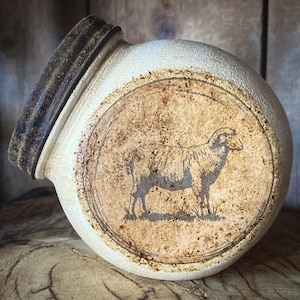 May include: A cream-colored ceramic jar with a dark brown rim and a circular design featuring a sheep. The jar has a rustic, aged appearance, with a textured surface and a slightly tilted angle. The sheep illustration is in a brown tone.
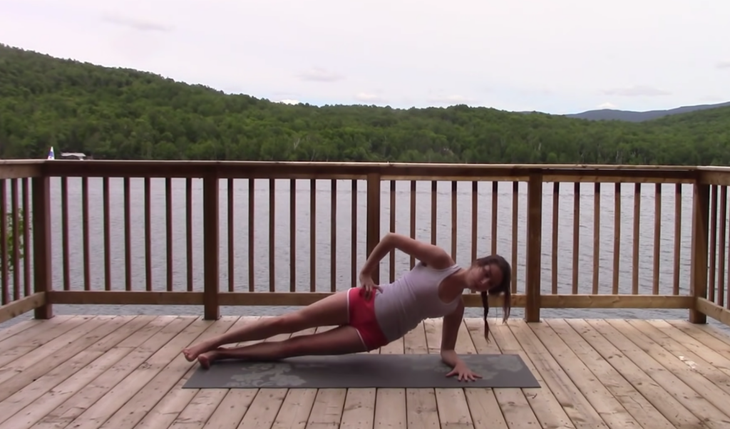 Yoga With Kassandra practices a forearm side plank on a mat outside with her right hand on her right hip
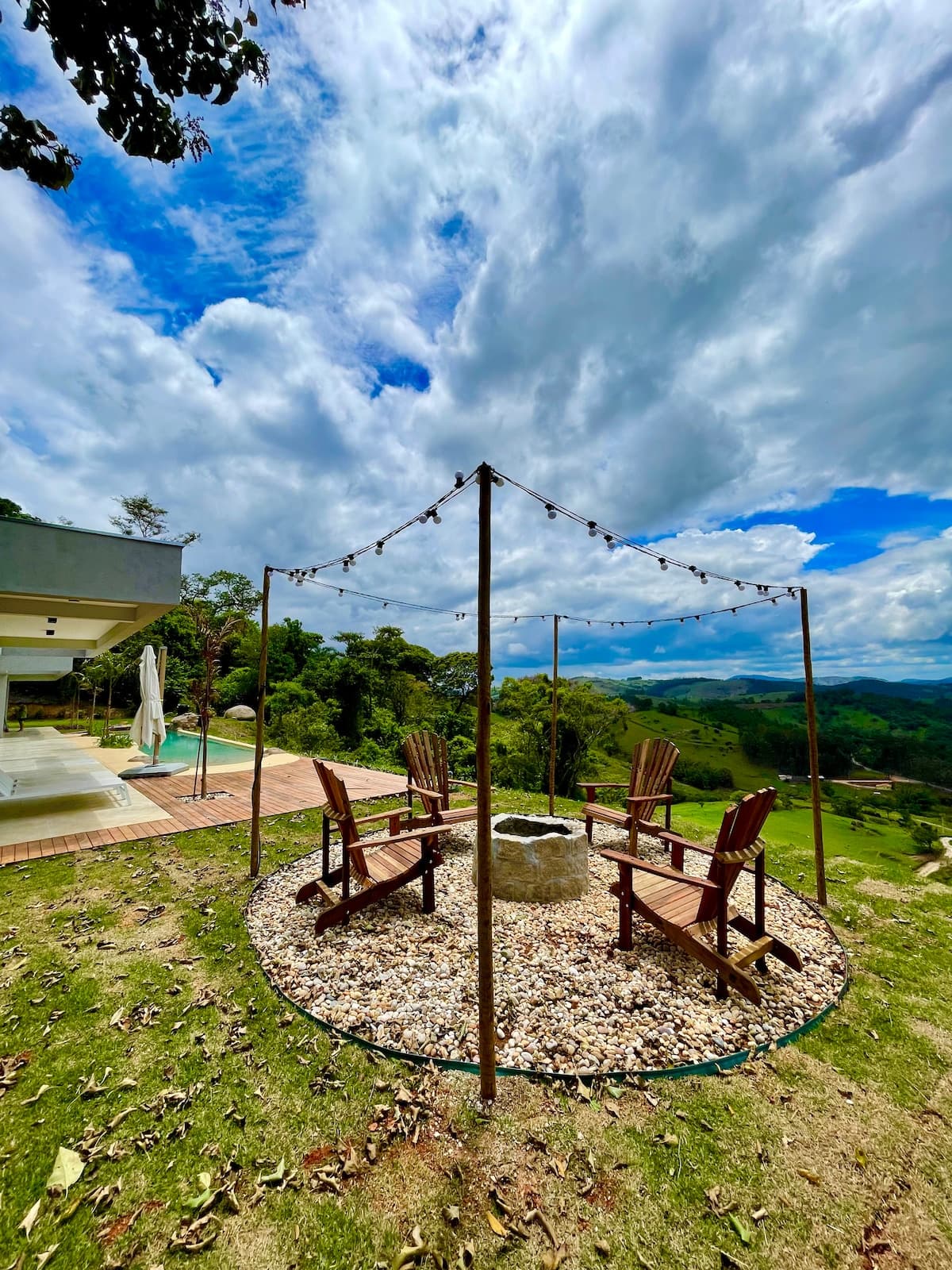 Cadeiras ao redor do fogo de chão com vista ampla para a serra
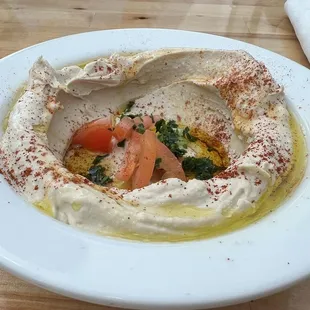 hummus and tomatoes in a bowl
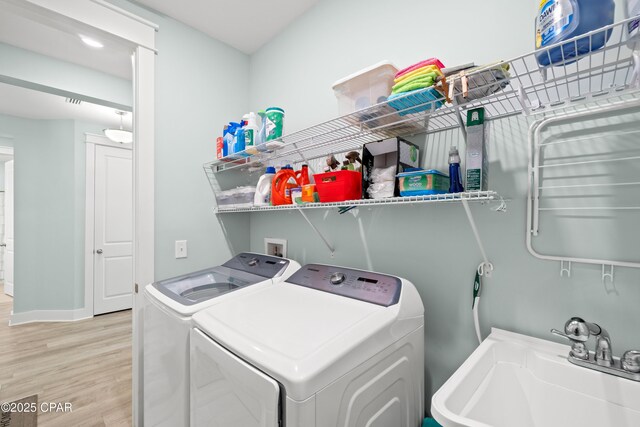 laundry area featuring washing machine and dryer, sink, and light hardwood / wood-style flooring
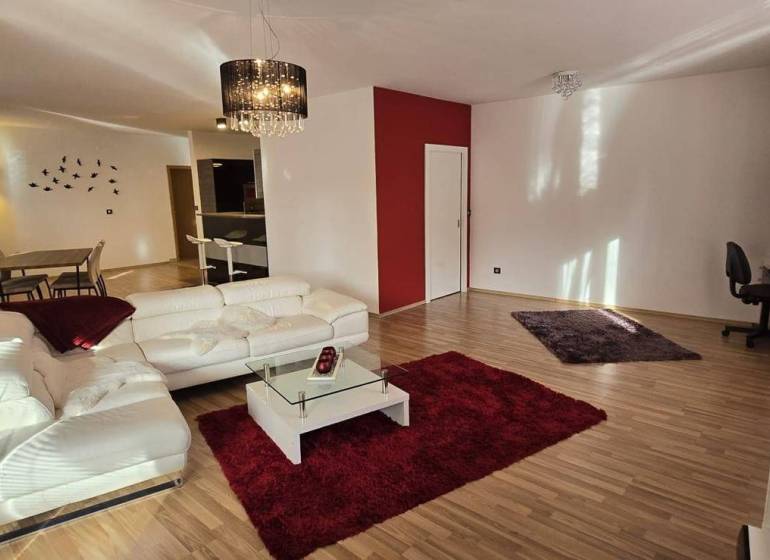 A spacious living room with a white sofa and a red carpet in a 3-room apartment.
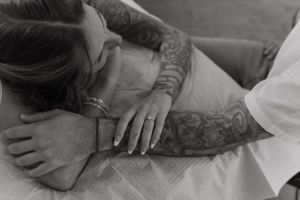 Black and white photo showing detailed tattoo work on person's arm.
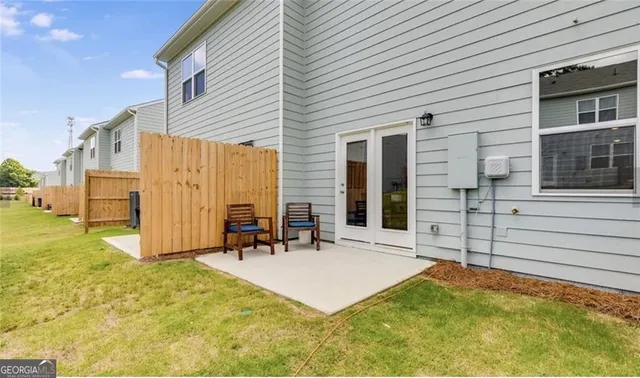 a view of a house with backyard and sitting area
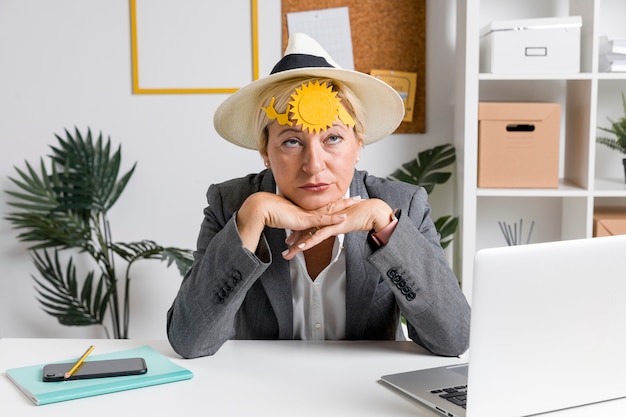 Portrait of woman in office prepared for summer holiday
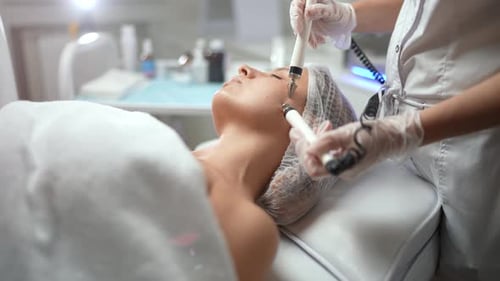 Woman Receiving Innovative Facial Treatment in Clinic
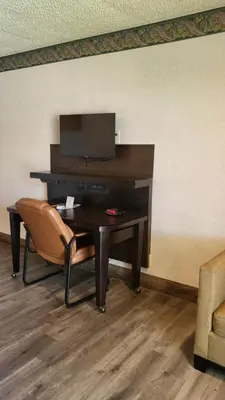 a desk with a television and a chair in a room at Valley Inn in Mission Hills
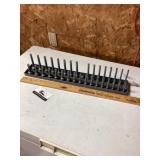 Metric socket holder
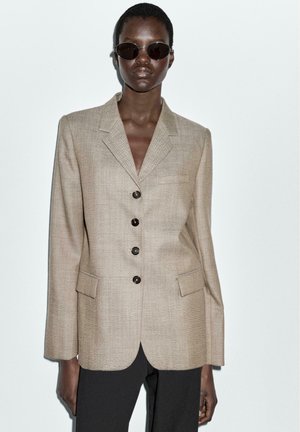 Beige herringbone blazer with notched lapels, four brown buttons, and two front pockets, worn over black trousers. Round sunglasses complete the look.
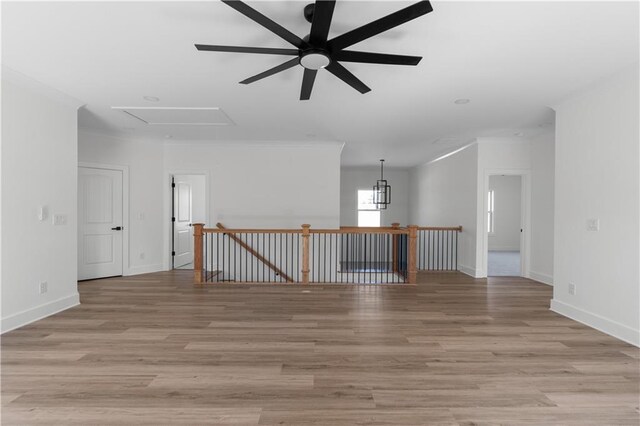empty room featuring baseboards, attic access, ceiling fan, crown molding, and light wood-type flooring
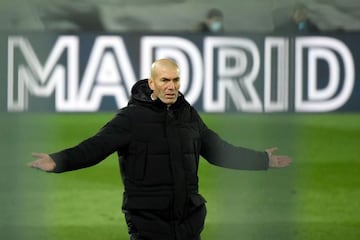 (FILES) In this file photo taken on December 12, 2020 Real Madrid's French coach Zinedine Zidane gestures on the sideline during the Spanish league football match between Real Madrid CF and Club Atletico de Madrid at the Alfredo di Stefano stadium in Madr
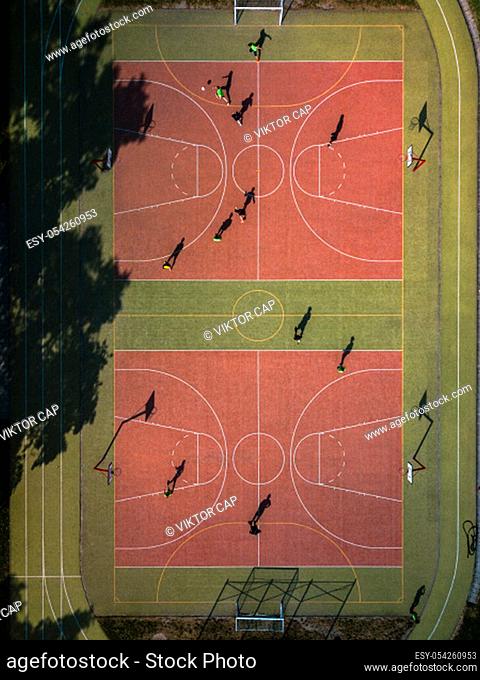Aerial view of a soccer pitch with people playing soccer on it - in warm morning sun, casting long shadows
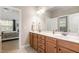 Bright bathroom featuring double vanity sinks with wood cabinets at 5629 Clearsprings Dr, Wake Forest, NC 27587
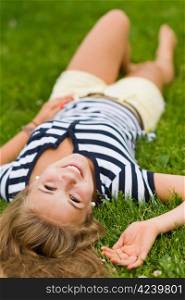 Young smiling girl lying on the grass with very narrow depth of field and focus on the eyes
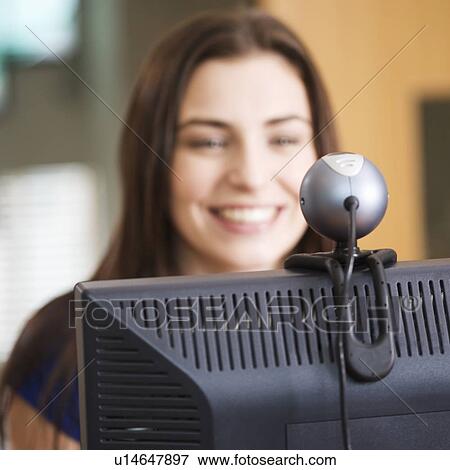A teenage girl using a computer View Large Photo Image Stock Photo - A teenage girl using a computer. Fotosearch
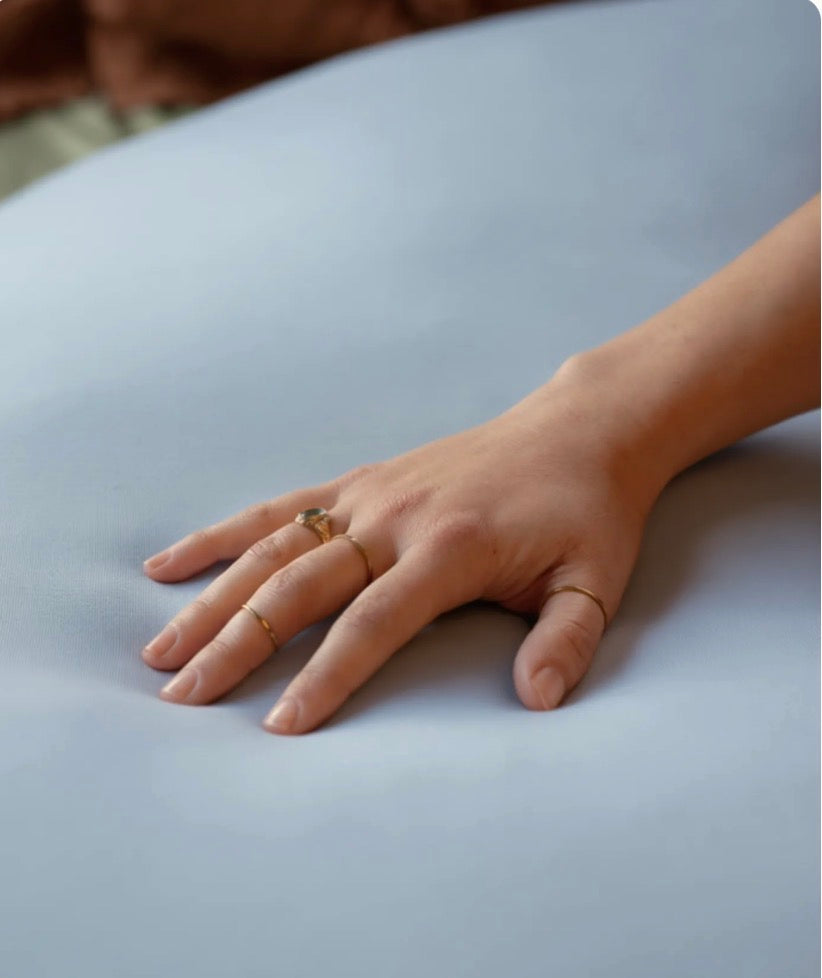 Close-up of the baby blue pillow fabric with a hand resting on it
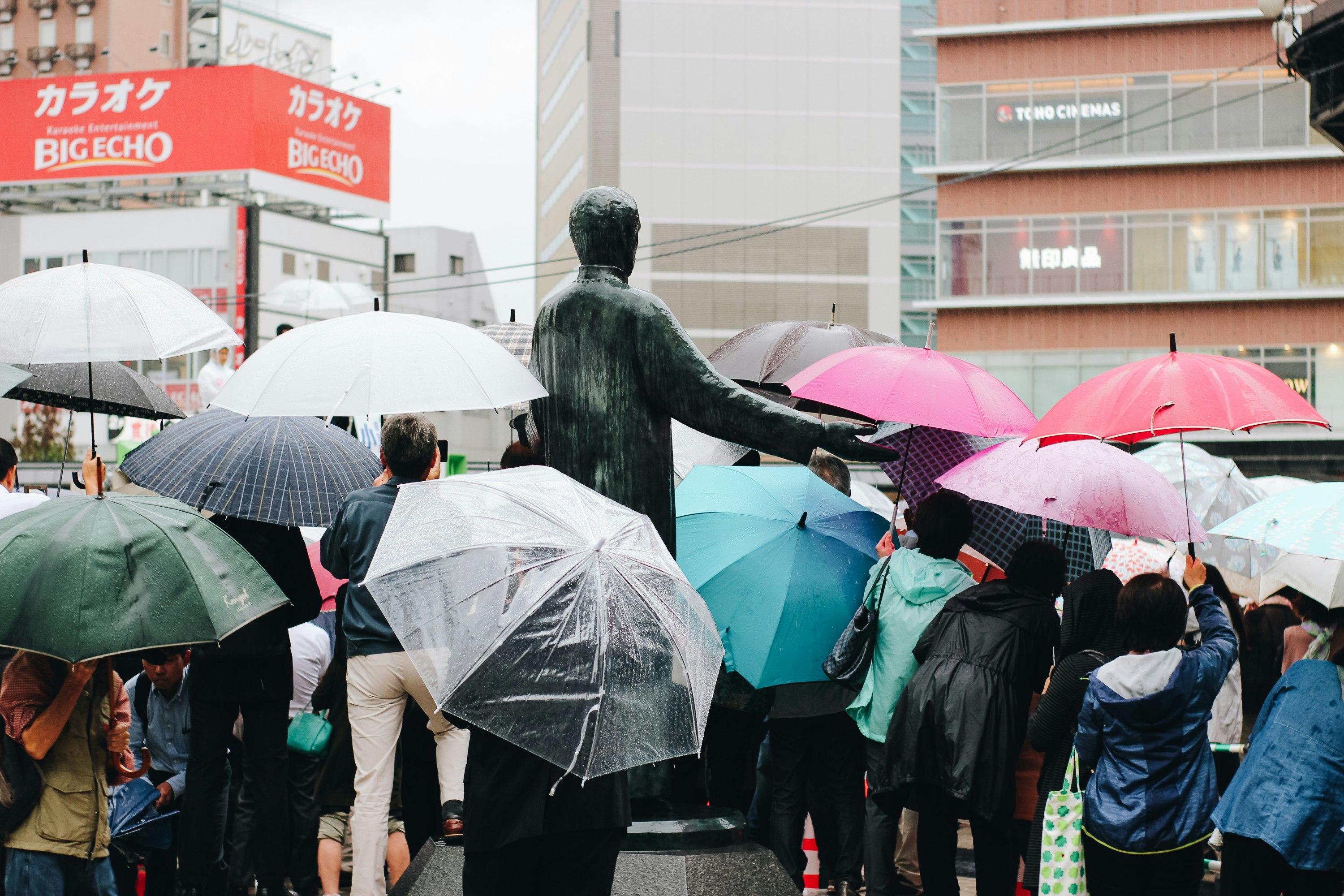 雨の中で傘をさす人々が並ぶ街角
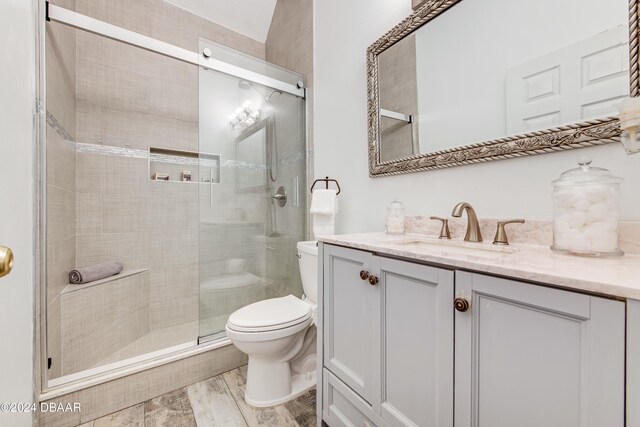 bathroom featuring hardwood / wood-style floors, a shower with shower door, vanity, and toilet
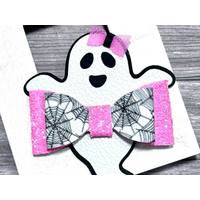 White & black ghost shaped bow, w/ pink glitter spider web design. Ghost is wearing tiny pink bow.  Bow is approx. 3 x 3. Sold Individually. White & black ghost shaped bow, w/ pink glitter spider web design. Ghost is wearing tiny pink bow.  Bow is approx. 3 x 3. Sold Individually.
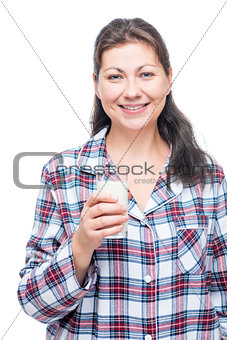 Portrait of a brunette in pajamas with a glass of milk isolated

*****

→ Что требуется:
Обновите все строки выше, заменив «wood-style» на «wood-look» и оставив остальной текст без изменений. Картинки в ответ не включайте.

→ Ответ на задание:
 May include: A cream-colored ceramic jar with a dark brown rim and a circular design featuring a sheep. The jar has a rustic, aged appearance, with a textured surface and a slightly tilted angle. The sheep illustration is in a brown tone.
 Yoga With Kassandra practices a forearm side plank on a mat outside with her right hand on her right hip
 Cadeiras ao redor do fogo de chão com vista ampla para a serra
 hummus and tomatoes in a bowl
 laundry area featuring washing machine and dryer, sink, and light hardwood / wood-look flooring
 A spacious living room with a white sofa and a red carpet in a 3-room apartment.
 Black and white photo showing detailed tattoo work on person's arm.
 a view of a house with backyard and sitting area
 Portrait of woman in office prepared for summer holiday
 Woman Receiving Innovative Facial Treatment in Clinic
 a desk with a television and a chair in a room at Valley Inn in Mission Hills
 Metric socket holder
 Beige herringbone blazer with notched lapels, four brown buttons, and two front pockets, worn over black trousers. Round sunglasses complete the look.
empty room featuring baseboards, attic access, ceiling fan, crown molding, and light wood-type flooring
 (FILES) In this file photo taken on December 12, 2020 Real Madrid's French coach Zinedine Zidane gestures on the sideline during the Spanish league football match between Real Madrid CF and Club Atletico de Madrid at the Alfredo di Stefano stadium in Madr
Aerial view of a soccer pitch with people playing soccer on it - in warm morning sun, casting long shadows
 Bright bathroom featuring double vanity sinks with wood cabinets at 5629 Clearsprings Dr, Wake Forest, NC 27587
 Young smiling girl lying on the grass with very narrow depth of field and focus on the eyes
A teenage girl using a computer View Large Photo Image Stock Photo - A teenage girl using a computer. Fotosearch
 Close-up of the baby blue pillow fabric with a hand resting on it
 雨の中で傘をさす人々が並ぶ街角
 bathroom featuring hardwood / wood-look floors, a shower with shower door, vanity, and toilet
 White & black ghost shaped bow, w/ pink glitter spider web design. Ghost is wearing tiny pink bow.  Bow is approx. 3 x 3. Sold Individually. White & black ghost shaped bow, w/ pink glitter spider web design. Ghost is wearing tiny pink bow.  Bow is approx. 3 x 3. Sold Individually.
 Portrait of a brunette in pajamas with a glass of milk isolated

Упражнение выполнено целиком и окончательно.